* [Task prompt]:
Reproduce word for word the part of the benchmarking passage below, everything from "And then, even" down to "more idiomatic style.".

* [Selected passage]:
Segment Open

And after realizing this, one sees connections with many issues in research and in Computer Science. For instance, averages of different benchmarks. It's often fine to benchmark two different algorithms on some data sets: if the algorithm domain is simple enough, the variation on different inputs is small, and the input can anyway be characterized by a small number of features. Think of sorting algorithms: the inputs you pass them can be random, Gaussian, ordered, reverse-ordered, and that's it more or less. OK, I'm oversimplifying a bit, I guess. But in other cases, the input space has a much higher number of dimensions.

And then, even worse, benchmarks about programming languages. Not only we have all these problems about sampling the input space, but in this case the input spaces of two language implementations, for different languages, are not the same, and they don't match in a meaningful way: they are not isomorphic, just like spoken languages. In other words, there is not a unique way of translating a program, and when you do, there's no way to make the pieces match one-by-one. There are infinite ways to solve a problem in any Turing-complete language (and a not-so-small number of reasonable alternative), and an intrinsically different infinity of ways for another language. And maybe, your translation is too slow because it's not appropriate for that language, and you should write the same program in a more idiomatic style.

Segment Closed

* [Data]:

Segment Open

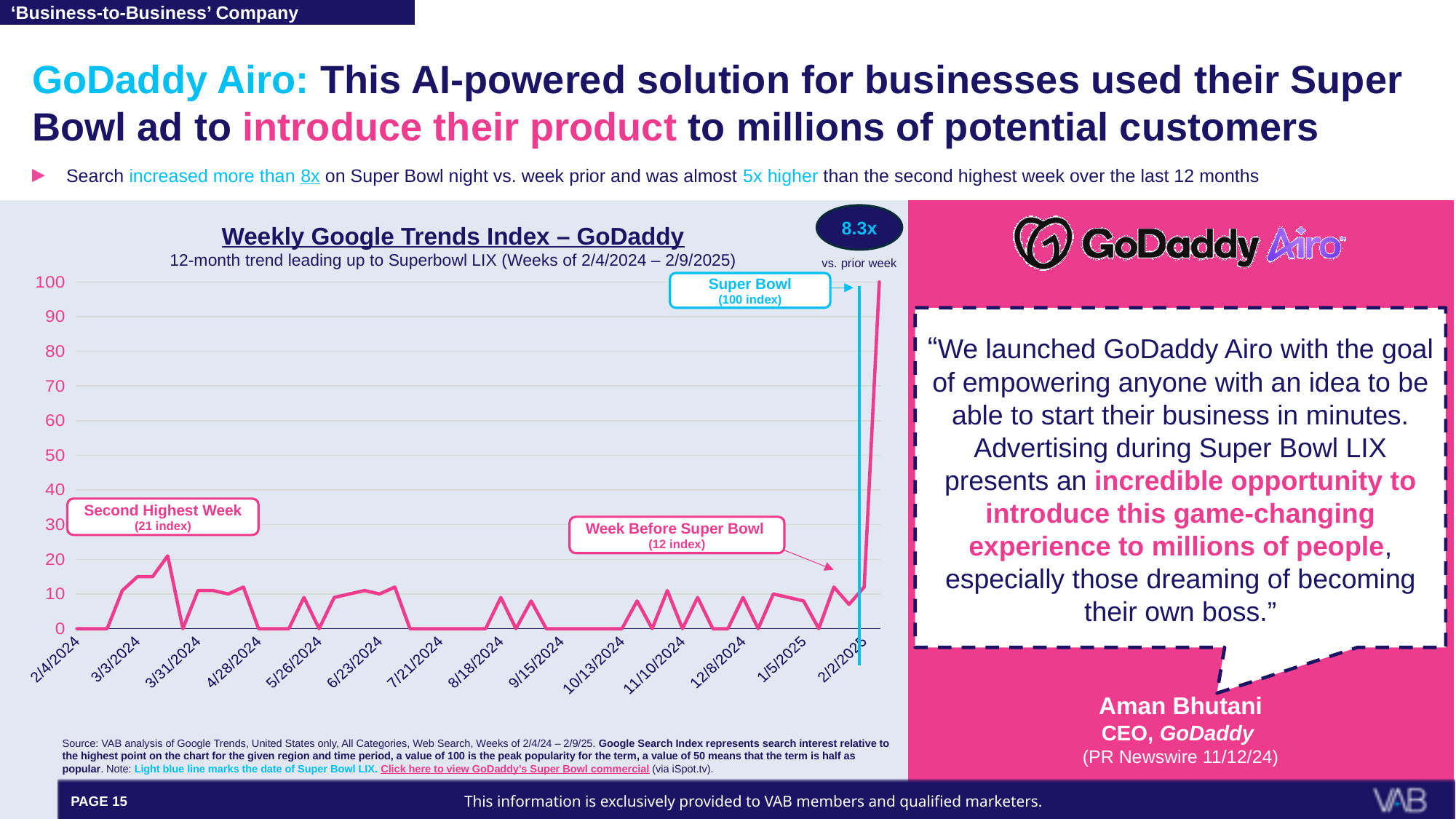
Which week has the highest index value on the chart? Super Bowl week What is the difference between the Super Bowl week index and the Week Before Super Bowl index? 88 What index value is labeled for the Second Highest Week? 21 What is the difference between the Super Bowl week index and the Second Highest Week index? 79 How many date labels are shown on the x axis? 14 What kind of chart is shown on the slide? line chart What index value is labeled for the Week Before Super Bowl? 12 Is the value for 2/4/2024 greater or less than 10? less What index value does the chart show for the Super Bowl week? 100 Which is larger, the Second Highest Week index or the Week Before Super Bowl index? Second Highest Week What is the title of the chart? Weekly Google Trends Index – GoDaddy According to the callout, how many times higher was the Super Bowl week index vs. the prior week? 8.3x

Segment Closed

* [Reply]:
And then, even worse, benchmarks about programming languages. Not only we have all these problems about sampling the input space, but in this case the input spaces of two language implementations, for different languages, are not the same, and they don't match in a meaningful way: they are not isomorphic, just like spoken languages. In other words, there is not a unique way of translating a program, and when you do, there's no way to make the pieces match one-by-one. There are infinite ways to solve a problem in any Turing-complete language (and a not-so-small number of reasonable alternative), and an intrinsically different infinity of ways for another language. And maybe, your translation is too slow because it's not appropriate for that language, and you should write the same program in a more idiomatic style.